→ AUFGABE A
Wiederhole aus dem Text über das Wachstum der Fraunhofer-Gesellschaft einen Abschnitt wortgetreu: Beginne bei den Worten „Mit der Eingliederung“ und hör nach den Worten „Beschäftigte im Jahr 2001.“ auf.

→ SEITENAUSZUG
# # # # # # #

Großer Wachstumsschub auf fast eine Milliarde Euro

Die Integration der GMD – Forschungszentrum für Informationstechnik GmbH brachte für die Fraunhofer-Gesellschaft einen zusätzlichen Wachstumsschub. Insgesamt steigerte sie im Jahr 2001 ihr Finanzvolumen auf fast eine Milliarde Euro.

Mit der Eingliederung der GMD – Forschungszentrum für Informationstechnik GmbH schlagen seit dem Jahre 2001 knapp 100 Mio Euro bisherige Aufwendungen der GMD bei der Fraunhofer-Gesellschaft zu Buche. Durch diesen kräftigen Schub erhöhte sich der Gesamtaufwand der Fraunhofer-Gesellschaft von 781 Mio Euro im Jahr 2000 auf 977 Mio Euro im Jahr 2001. Vor fünf Jahren, also 1997, lag der Gesamtaufwand noch bei 673 Mio Euro. Damit ist die Fraunhofer-Gesellschaft in den letzten fünf Jahren um fast 50 Prozent gewachsen. Auch die Anzahl der Institute wuchs auf 56 an, die Mitarbeiterzahl steigerte sich auf fast 12 000 Beschäftigte im Jahr 2001.

Das enorme Wachstum entwickelt sich insbesondere im Leistungsbereich Vertragsforschung, der von 664 im Jahr 2000 auf 836 Mio anwuchs. Die Verteidigungsforschung ist mit 36 Mio leicht rückläufig und die Ausbauinvestitionen (Gebäude und Geräte) pendeln sich bei etwa 105 Mio Euro ein. Der Leistungsbereich Vertragsforschung erreicht mit 64 Prozent Ertragsanteil den zweithöchsten Wert in der Geschichte der Fraunhofer-Gesellschaft (nur 2000 war er mit 66 Prozent höher), obwohl die ehemaligen GMD-Institute noch eine deutlich andere Finanzstruktur aufweisen.

# # # # # # #

→ EINGABE
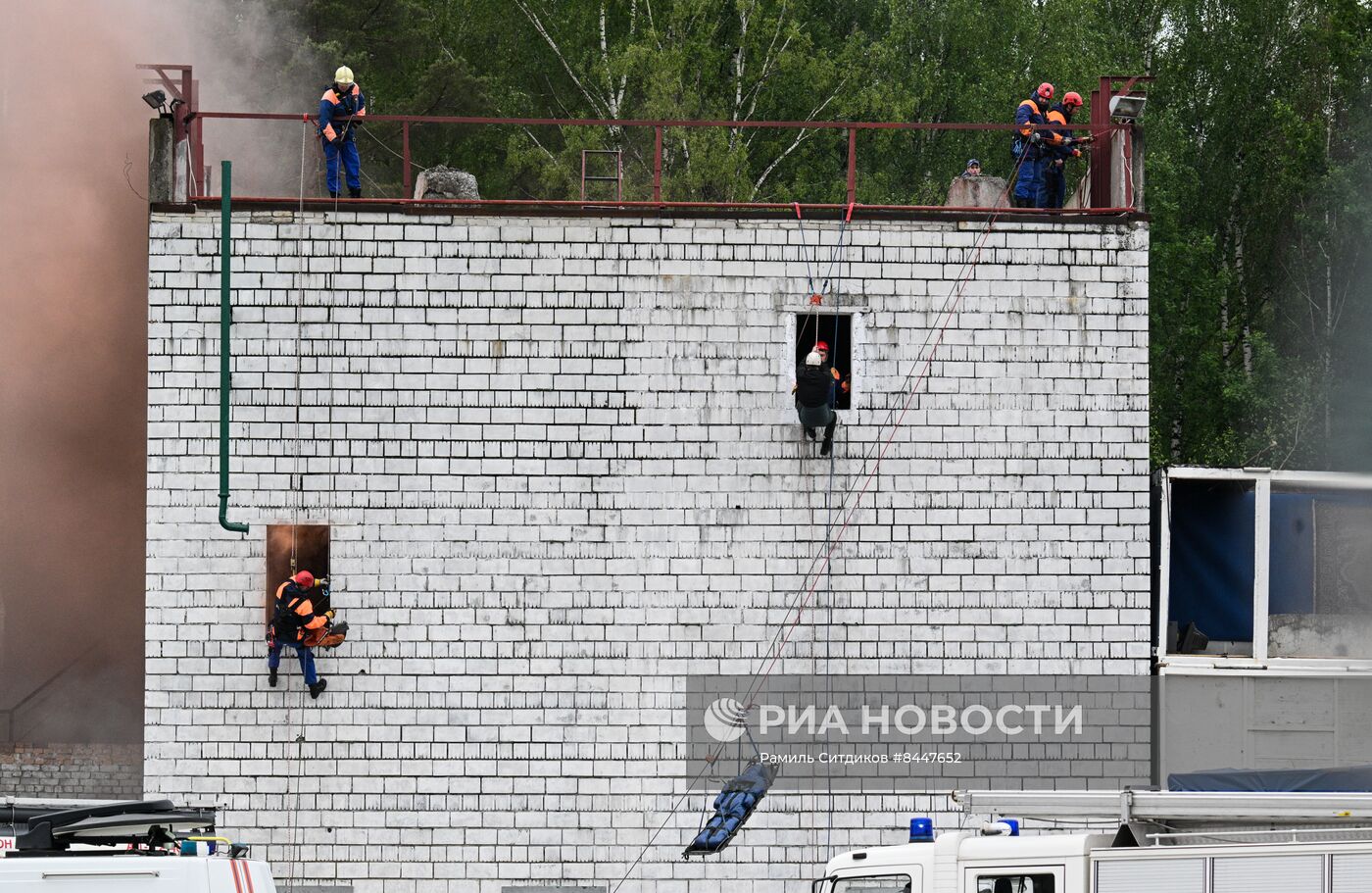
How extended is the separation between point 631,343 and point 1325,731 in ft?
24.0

# # # # # # #

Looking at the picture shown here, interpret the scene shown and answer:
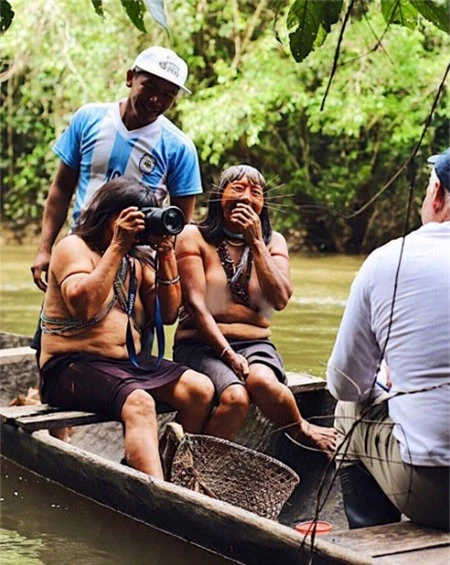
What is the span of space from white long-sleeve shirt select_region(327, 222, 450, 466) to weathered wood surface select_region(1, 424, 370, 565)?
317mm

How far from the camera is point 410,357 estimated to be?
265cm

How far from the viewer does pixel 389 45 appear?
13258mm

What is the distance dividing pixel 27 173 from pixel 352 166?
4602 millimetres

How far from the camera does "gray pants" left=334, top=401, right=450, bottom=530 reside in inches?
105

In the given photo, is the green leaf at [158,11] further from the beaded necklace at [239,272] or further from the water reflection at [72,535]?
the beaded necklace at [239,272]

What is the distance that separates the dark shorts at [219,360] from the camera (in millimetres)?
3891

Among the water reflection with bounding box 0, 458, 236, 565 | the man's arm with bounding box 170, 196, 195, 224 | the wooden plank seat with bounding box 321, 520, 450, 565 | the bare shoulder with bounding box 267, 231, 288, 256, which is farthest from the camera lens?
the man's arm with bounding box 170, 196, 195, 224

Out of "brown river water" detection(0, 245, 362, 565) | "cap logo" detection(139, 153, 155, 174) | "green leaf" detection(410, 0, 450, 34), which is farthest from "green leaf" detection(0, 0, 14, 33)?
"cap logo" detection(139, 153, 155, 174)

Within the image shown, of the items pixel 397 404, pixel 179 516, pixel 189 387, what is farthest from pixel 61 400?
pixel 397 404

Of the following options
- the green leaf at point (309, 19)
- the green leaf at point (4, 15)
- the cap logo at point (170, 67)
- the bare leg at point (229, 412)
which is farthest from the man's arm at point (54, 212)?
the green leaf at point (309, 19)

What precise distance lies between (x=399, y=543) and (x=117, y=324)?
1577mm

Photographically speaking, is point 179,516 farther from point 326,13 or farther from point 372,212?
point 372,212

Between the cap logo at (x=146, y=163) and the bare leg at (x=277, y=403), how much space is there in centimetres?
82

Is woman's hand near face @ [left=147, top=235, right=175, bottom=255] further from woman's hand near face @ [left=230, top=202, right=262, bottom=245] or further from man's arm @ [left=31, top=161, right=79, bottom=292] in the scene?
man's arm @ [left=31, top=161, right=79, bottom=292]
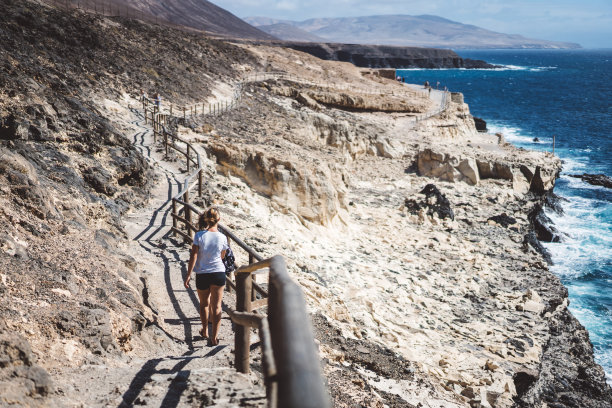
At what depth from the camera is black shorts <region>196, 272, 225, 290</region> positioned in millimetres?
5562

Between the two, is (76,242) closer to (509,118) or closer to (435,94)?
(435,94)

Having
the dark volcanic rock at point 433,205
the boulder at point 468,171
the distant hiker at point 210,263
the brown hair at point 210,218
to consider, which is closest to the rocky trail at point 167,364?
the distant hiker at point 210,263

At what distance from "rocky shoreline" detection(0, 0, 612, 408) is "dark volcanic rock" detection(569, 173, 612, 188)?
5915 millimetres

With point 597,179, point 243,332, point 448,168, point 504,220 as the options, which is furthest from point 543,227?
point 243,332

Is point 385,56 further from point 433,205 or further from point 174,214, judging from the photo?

# # # # # # #

→ AUFGABE B
Gib aus den Datensätzen nur die Zeilen wortgetreu wieder, die bei der Zeile mit „At what depth“ beginnen und nach der Zeile mit „Is point 385,56“ enden, beide eingeschlossen.

→ ERWARTETE AUSGABE A
Mit der Eingliederung der GMD – Forschungszentrum für Informationstechnik GmbH schlagen seit dem Jahre 2001 knapp 100 Mio Euro bisherige Aufwendungen der GMD bei der Fraunhofer-Gesellschaft zu Buche. Durch diesen kräftigen Schub erhöhte sich der Gesamtaufwand der Fraunhofer-Gesellschaft von 781 Mio Euro im Jahr 2000 auf 977 Mio Euro im Jahr 2001. Vor fünf Jahren, also 1997, lag der Gesamtaufwand noch bei 673 Mio Euro. Damit ist die Fraunhofer-Gesellschaft in den letzten fünf Jahren um fast 50 Prozent gewachsen. Auch die Anzahl der Institute wuchs auf 56 an, die Mitarbeiterzahl steigerte sich auf fast 12 000 Beschäftigte im Jahr 2001.

→ ERWARTETE AUSGABE B
At what depth from the camera is black shorts <region>196, 272, 225, 290</region> positioned in millimetres?
5562

Between the two, is (76,242) closer to (509,118) or closer to (435,94)?
(435,94)

Having
the dark volcanic rock at point 433,205
the boulder at point 468,171
the distant hiker at point 210,263
the brown hair at point 210,218
to consider, which is closest to the rocky trail at point 167,364?
the distant hiker at point 210,263

At what distance from "rocky shoreline" detection(0, 0, 612, 408) is "dark volcanic rock" detection(569, 173, 612, 188)?
5915 millimetres

With point 597,179, point 243,332, point 448,168, point 504,220 as the options, which is furthest from point 543,227?
point 243,332

Is point 385,56 further from point 433,205 or further from point 174,214, judging from the photo?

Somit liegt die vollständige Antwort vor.